Although suffering from a relationship which was at times strained, Beckford and Wyatt engaged in the construction of the abbey. It is clear, however, that Beckford, due to Wyatt's constant absences from the site, and because of the intense personal interest he had in the enterprise, often took on the roles of construction site supervisor, general organiser, and patron, as well as client. Indeed, his biographers and his correspondence indicate that, during Wyatt's prolonged absences, he took it upon himself to direct the construction of the Abbey, as well as leading the landscaping efforts on his estate.



Furthermore, the evidence suggests that not only was he happy to undertake all of those duties but must even have lived some of the brightest moments of his adult life managing the gigantic efforts at Fonthill.

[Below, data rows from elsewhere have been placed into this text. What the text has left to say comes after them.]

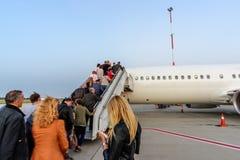 Vliegtuig in luchthaven klaar aan het vliegen en mensen het uitgaan stock fotografie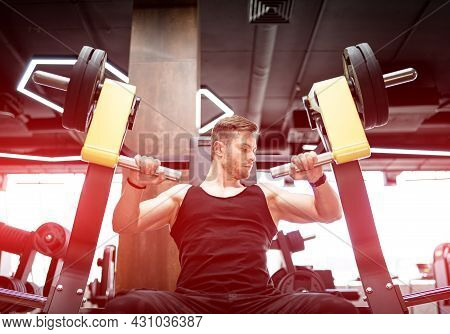Bodybuilding Muscle Man Working Out. Strong Sporty Man Training Hard In The Gym.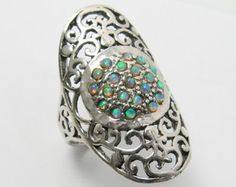 Egyptian ring. Sterling silver ring. Silver ring. Opal ring. Wide ring. Opal silver ring. Silver opal ring. Opal jewelry. Egyptian jewelry   ☀About the Ring:  The ring is made of solid sterling silver 925 Egyptian design decorated with two lab made Opal stones.  ☀ Shipping Info:  All rings are packaged and shipped in a beautiful gift box. It takes about 1-2 weeks to make the ring. The package is sent via international registered air mail that takes 7-30 days to arrive. You can upgrade the…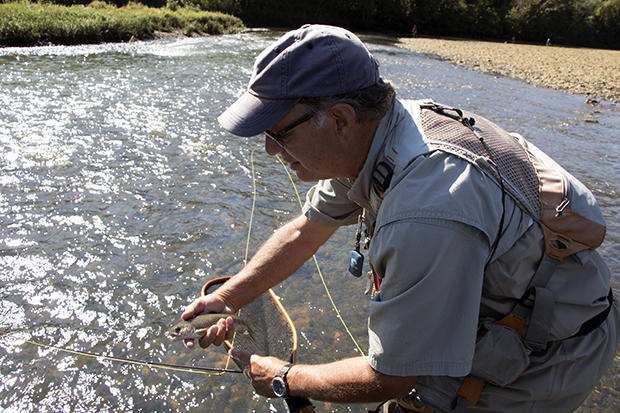 Trout Unlimited's Scott Hood prepares to release this small trout he caught during the group's fishing trip to the Lower Illinois River near the Lake Tenkiller dam in eastern Oklahoma.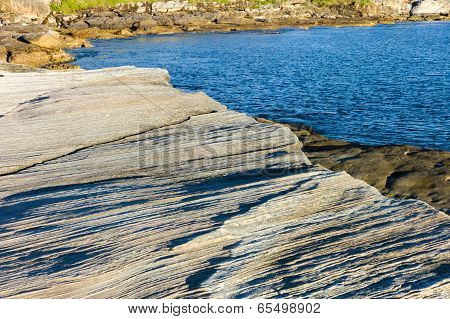 Rippled Rock Beside Vivid Blue Sea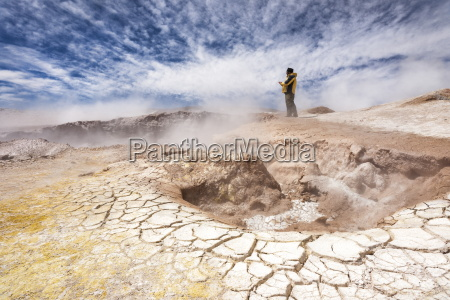 a man walks around the craters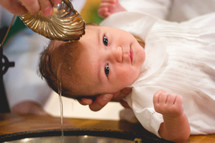 a baby being baptized
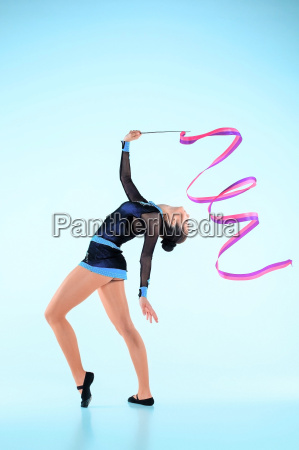 the girl doing gymnastics dance with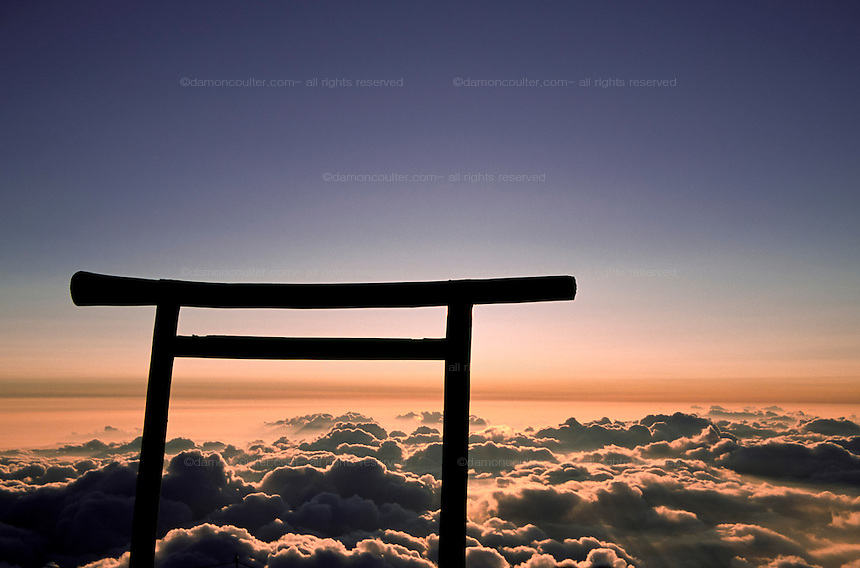 A torii gate above clouds near the summit of Mount Fuji, at 3,776 metres, the highest peak in Japan. Yamanashi prefecture, Japan. October 3rd 2004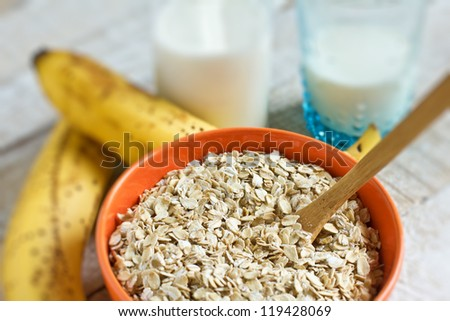 Oat flakes in orange bowl with banana and milk on wooden table. Selective focus. - stock photo
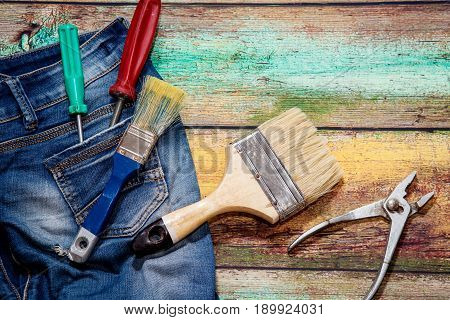 Two screwdrivers in the concept pocket of jeans, brushes and pliers on a wooden background for work days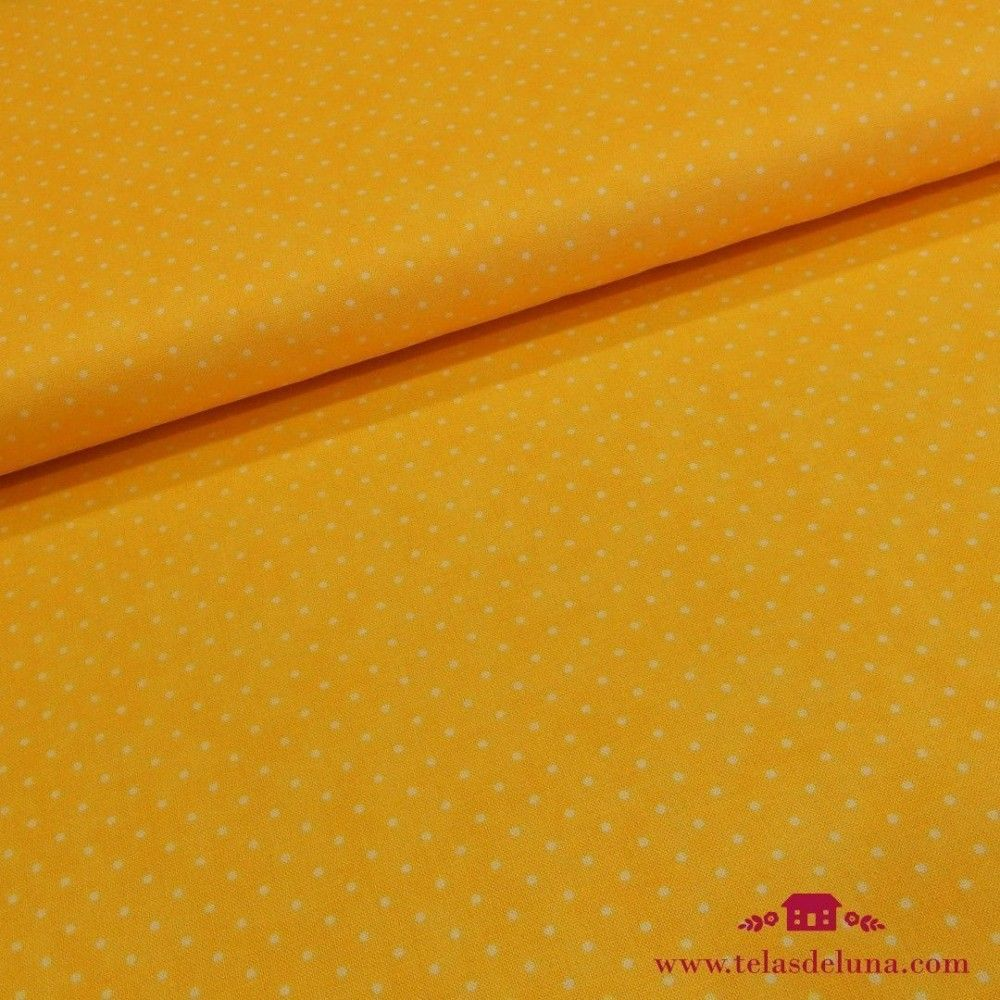 Tela topos blancos sobre fondo amarillo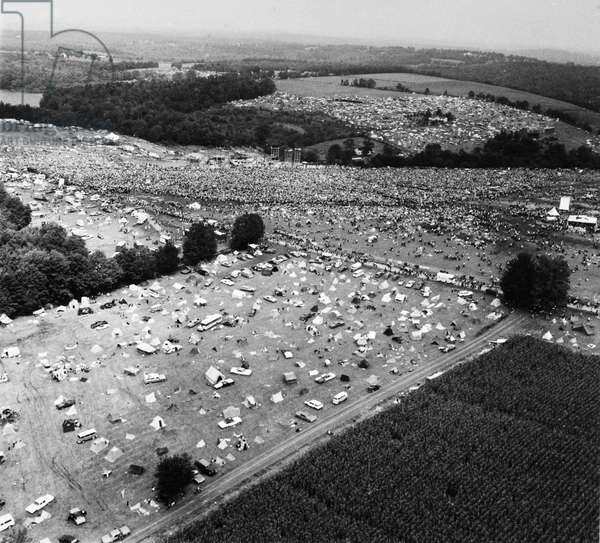 WOODSTOCK FESTIVAL, 1969 Aerial view of the Woodstock Music Festival at Bethel, Sullivan County, north of New York City, 16 August 1969. The bandstand can be seen at the upper center of the image. Photograph by Marty Lederhandler.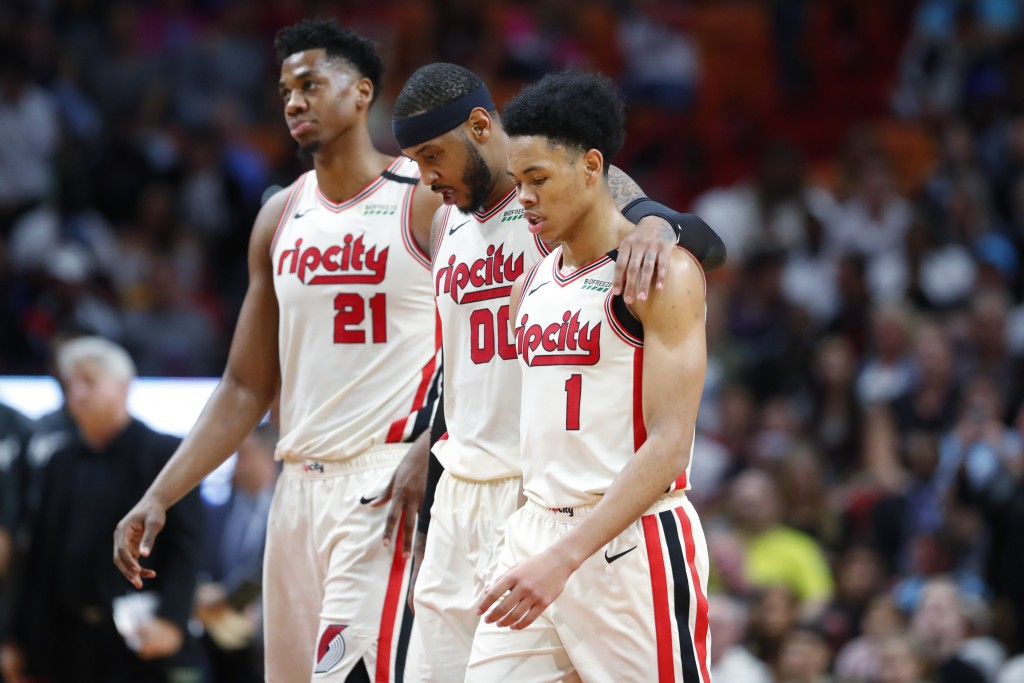 Portland Trail Blazers guard Anfernee Simons (1), forward Carmelo Anthony (00) and center Hassan Whiteside (21) head to the bench during a timeout in ...
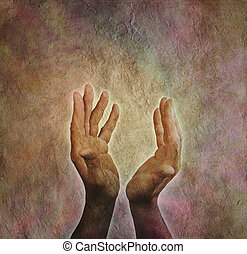 Male hands outstretched with parchm - Male healing hands...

This is not to say that Wyatt's role in the construction was by any means less than Beckford's. Wyatt had not only designed the building (based on Beckford's ideas), but was ultimately a master at combining the different volumes and scales. By combining different architectural styles and elements, Wyatt achieved a faux effect of layered historical development in the building.






Beckford's 500 labourers worked in day and night shifts. He bribed 450 more from the building of the new royal apartments at Windsor Castle by increasing an ale ration to speed things up. He also commandeered all the local wagons for transportation of building materials. To compensate, Beckford delivered free coal and blankets to the poor in cold weather.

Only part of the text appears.